#### Page text
During the original Coco Palms hotel construction, developers unearthed the remains of over eighty people on the property. The hotel parcel was actually an ancient Native Hawaiian burial site. Anthropologists concluded that these individuals, many over seven-feet tall, were of royal blood, or high-ranking members of the royal courts, judging by conditions of their burial. Valentine Ako, a Hawaiian construction worker who worked on the excavation of Coco Palms recalled his experience of these remains in a 2004 interview: "I exhumed 81 skeletons all buried sitting down and facing east with their arms crossed over their chests…Mrs. Guslander [the hotel manager] told me, ‘Take care of it.’ I told Mrs. Guslander that if they ever touched that grave, Coco Palms was not going to last."


Eager to move forward with the construction, the developers re-interred the remains on the property and covered them with a concrete slab. The construction development proceeded as planned. Some construction workers who were more prone to superstition quit the project, claiming the site was haunted. 


The Coco Palms Hotel circa the 1960's. Credit: Kaua'i Historical Society

The Coco Palms Resort officially opened in 1953 under the management of Grace Bucher-Guslander, a white woman from New Jersey. Under the Guslanders’ supervision, the Coco Palms flourished and helped usher in a new era for the Hawaiian tourist economy. The hotel made a name for itself with grandiose spectacles of Hawaiian aesthetics, including a culturally-inaccurate Hawaiian fire show to welcome guests to dinner and an exotic zoo on the property. The Guslanders’ Coco Palms played into fantasies of an island paradise and profited from these depictions.   


Hawaiian performers at the Coco Palms lagoon. Credit: David Penhallow-Scott

These tropical spectacles attracted the attention of Golden Age Hollywood producers who flocked to the Coco Palms hotel for its manufactured island charm. Across Western Cinema, Hawaiian culture is feminised, fetishised, and used as decoration rather than given a voice to speak for itself. The Coco Palms was the location for several big Hollywood movies including Elvis Presley’s Blue Hawaii and Rita Hayworth’s Miss Sadie Thompson. In these film adaptations, Hawai’i and Hawaiians are merely backdrops for white American protagonists adrift in a tropical island fantasy. For many foreigners, these early Hollywood depictions were the first images they had of Hawai’i–they moulded the representation and imagery associated with the islands that pervade to this day.

#### Stated goal 1
In what year did the Coco Palms Resort officially open, according to the Coco Palms text?
#### Stated goal 2
Repeat the rows word for word, starting at the line that contains "How far is the point" and continuing through the last of the rows.
The rows are unrelated to the text about the Coco Palms.

#### Records for this exercise
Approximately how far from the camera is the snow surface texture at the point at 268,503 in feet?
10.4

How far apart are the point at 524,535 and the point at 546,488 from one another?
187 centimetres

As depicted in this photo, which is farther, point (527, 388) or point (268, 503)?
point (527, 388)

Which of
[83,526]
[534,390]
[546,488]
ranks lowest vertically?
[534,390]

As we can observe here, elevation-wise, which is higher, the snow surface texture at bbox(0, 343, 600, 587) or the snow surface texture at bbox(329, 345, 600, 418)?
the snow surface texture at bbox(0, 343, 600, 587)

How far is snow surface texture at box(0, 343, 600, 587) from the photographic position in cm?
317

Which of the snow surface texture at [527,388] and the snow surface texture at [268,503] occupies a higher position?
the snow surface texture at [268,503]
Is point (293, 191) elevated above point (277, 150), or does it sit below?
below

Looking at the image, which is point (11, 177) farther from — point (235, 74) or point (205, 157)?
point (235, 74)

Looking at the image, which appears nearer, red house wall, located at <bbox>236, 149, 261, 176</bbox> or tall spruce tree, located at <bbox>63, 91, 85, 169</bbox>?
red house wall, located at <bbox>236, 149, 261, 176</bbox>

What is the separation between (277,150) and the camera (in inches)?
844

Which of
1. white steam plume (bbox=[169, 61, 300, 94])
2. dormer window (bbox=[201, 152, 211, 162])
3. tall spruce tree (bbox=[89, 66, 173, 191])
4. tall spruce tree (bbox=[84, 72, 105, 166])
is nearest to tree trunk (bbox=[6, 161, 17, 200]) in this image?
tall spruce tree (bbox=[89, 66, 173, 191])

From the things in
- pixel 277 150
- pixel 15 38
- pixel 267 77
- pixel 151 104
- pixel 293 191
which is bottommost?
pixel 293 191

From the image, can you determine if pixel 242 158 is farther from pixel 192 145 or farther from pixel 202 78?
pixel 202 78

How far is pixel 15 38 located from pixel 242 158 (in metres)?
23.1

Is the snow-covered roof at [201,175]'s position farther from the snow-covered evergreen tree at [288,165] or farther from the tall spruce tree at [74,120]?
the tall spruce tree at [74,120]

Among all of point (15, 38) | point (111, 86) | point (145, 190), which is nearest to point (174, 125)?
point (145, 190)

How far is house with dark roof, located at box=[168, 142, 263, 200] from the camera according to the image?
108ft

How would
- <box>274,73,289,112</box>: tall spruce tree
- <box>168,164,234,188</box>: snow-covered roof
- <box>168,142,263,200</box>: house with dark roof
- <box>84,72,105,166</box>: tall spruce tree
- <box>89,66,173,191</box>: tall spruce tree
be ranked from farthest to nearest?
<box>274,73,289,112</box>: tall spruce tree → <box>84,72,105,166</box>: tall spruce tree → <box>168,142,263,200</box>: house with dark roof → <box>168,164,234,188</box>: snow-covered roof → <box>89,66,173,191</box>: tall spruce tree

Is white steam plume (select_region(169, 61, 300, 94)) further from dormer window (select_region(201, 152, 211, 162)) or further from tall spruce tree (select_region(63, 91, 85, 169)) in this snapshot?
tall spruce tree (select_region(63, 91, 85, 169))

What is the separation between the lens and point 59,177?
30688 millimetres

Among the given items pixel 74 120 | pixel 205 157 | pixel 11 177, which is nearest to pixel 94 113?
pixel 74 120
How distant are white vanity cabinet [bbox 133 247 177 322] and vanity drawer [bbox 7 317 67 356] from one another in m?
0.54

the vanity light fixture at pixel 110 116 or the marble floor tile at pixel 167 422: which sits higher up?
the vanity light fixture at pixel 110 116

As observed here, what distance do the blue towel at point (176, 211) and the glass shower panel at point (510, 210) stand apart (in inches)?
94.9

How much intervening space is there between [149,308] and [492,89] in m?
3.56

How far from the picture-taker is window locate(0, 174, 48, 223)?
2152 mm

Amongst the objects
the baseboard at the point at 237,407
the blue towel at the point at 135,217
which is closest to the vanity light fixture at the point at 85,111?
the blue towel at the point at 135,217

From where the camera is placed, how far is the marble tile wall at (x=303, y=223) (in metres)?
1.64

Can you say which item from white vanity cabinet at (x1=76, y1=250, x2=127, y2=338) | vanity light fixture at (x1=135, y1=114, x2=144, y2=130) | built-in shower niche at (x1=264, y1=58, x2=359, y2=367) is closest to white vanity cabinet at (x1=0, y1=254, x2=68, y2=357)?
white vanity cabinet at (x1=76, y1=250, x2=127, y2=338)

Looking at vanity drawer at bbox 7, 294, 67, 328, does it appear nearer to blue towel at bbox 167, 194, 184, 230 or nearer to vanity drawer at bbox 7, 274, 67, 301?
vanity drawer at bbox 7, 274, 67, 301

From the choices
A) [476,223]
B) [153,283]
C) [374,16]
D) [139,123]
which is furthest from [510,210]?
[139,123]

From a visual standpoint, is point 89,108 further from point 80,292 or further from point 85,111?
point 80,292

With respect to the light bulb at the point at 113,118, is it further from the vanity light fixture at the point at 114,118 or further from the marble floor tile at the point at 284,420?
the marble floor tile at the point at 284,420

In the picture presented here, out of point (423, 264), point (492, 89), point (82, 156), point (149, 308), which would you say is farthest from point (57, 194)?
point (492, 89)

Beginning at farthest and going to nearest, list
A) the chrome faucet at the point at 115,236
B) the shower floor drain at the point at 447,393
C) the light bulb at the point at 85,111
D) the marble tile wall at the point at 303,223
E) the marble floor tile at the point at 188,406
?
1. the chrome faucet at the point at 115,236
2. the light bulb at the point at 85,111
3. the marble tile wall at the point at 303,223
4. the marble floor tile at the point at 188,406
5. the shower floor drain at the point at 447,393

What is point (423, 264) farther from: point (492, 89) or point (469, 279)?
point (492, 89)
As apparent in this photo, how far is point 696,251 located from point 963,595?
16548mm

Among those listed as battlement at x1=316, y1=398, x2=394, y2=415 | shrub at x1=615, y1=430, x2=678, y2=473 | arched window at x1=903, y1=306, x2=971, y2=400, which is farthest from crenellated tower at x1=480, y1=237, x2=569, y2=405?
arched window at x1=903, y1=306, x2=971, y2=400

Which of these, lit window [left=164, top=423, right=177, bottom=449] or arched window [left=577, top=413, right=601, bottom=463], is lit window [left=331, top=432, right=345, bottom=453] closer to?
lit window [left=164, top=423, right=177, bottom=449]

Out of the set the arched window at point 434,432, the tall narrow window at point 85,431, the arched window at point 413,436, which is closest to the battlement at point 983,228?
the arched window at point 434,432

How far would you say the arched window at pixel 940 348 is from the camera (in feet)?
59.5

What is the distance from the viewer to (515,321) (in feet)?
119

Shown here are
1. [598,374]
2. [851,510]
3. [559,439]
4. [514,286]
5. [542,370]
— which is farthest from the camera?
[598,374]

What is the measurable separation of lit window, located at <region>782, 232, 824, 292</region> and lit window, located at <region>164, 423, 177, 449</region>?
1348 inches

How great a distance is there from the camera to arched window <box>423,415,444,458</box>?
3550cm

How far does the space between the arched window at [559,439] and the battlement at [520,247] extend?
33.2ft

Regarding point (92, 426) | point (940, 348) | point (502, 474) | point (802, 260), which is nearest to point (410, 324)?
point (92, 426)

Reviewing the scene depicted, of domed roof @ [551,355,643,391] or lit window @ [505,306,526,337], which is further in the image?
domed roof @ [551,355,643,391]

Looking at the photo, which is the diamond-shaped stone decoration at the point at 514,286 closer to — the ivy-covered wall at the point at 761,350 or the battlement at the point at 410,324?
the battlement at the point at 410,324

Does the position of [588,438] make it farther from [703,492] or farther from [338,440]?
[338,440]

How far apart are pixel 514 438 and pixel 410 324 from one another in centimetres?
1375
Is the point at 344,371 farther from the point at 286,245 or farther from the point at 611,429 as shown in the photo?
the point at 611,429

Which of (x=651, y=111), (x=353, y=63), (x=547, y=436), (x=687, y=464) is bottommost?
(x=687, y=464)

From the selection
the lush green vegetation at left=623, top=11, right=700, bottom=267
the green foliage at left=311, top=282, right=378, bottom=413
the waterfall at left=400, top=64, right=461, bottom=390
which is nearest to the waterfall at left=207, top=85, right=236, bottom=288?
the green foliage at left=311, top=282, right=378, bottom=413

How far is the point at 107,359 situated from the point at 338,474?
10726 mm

#### Solution 1
1953

#### Solution 2
How far is the point at 107,359 situated from the point at 338,474?
10726 mm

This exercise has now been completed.